How to Extract Data from a Legacy Visual FoxPro Application

Visual FoxPro is a low-code database tool for business that’s been around since the early ’90s. Many, many businesses run on a FoxPro database. Since Microsoft discontinued support for the platform in 2017, those businesses find themselves wanting to move to something with more of a future.

If you’ve been challenged to extract data from a Visual FoxPro database, use this recipe to get a development environment up and running fast. It’ll take a bit of work, but if you’re lucky, you can be up and running in an afternoon. As with all recipes, you may need to swap out a few ingredients or steps here and there.



Using the .NET CLI, make a new project in whichever language you prefer. I’ll use C# here.

dotnet new cli —language 'C#'

Add a few packages from NuGet

dotnet add System.Data.OleDb
dotnet add VfpClient
dotnet add ClosedXML

OleDb is Microsoft’s generic interface for working with data sources. We’ll use it, combined with a Visual FoxPro OleDB Provider to read from FoxPro as though it were any other modern database.

VfpClient is a really handy package that provides a nicer-to-use interface on top of OleDB that we’ll use when actually working with FoxPro data.

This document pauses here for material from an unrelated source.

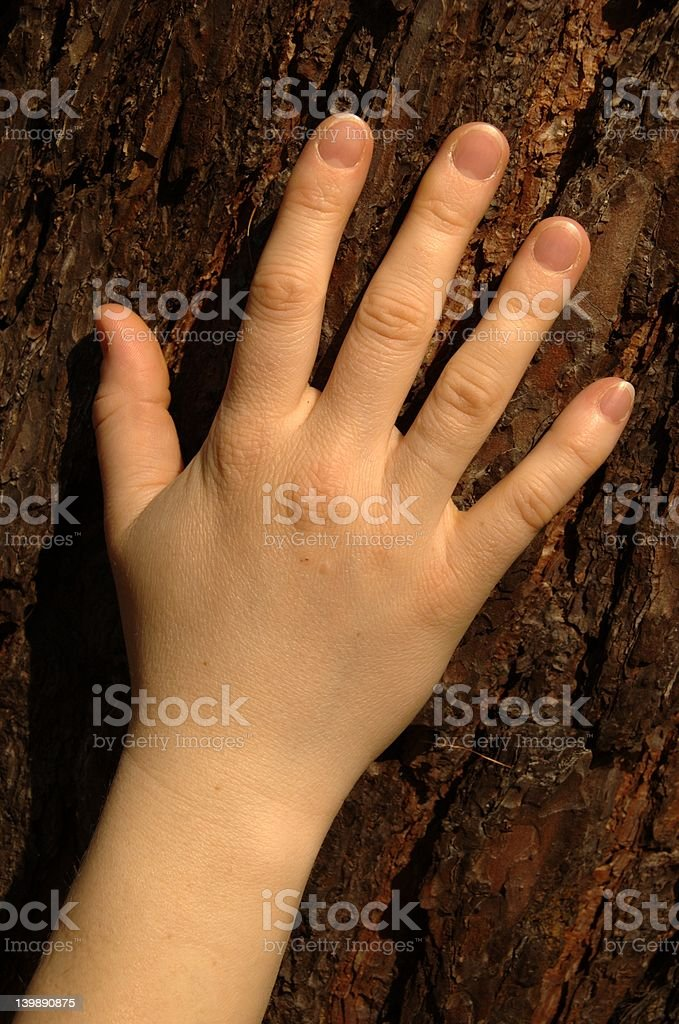 Hand against bark royalty-free stock photo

ClosedXML is a wrapper library that makes it trivially easy to export things to an Excel workbook. This is handy when debugging your FoxPro app.

Install the VFP OleDB driver from Microsoft. This one is for FoxPro version 8.


Open up your new project in VS Code. In Program.cs, we’ll open a new connection using the VfpConnection class. Then, we’ll write out every table name to the Console.

// Program.cs 
using System;
using System.Data;
using VfpClient;

namespace myapp
    class Program
       static void Main(string[] args)
           var connection = new VfpConnection(“./path/to/your/foxpro-file.dbc”);
           var schema = connection.GetSchema(“Tables”);
           foreach (var row in schema.Rows)
               foreach (var column in row.Table.Columns)
                   if (row[column.ColumnName.ToString()].ToString() != "" && column.ColumnName.ToString() == "TableName")

Reading Data

So having the table names is great, but you probably want to get some actual data out of this thing. There are a few different ways of getting data out, but I’ll show you how to do it with a command object.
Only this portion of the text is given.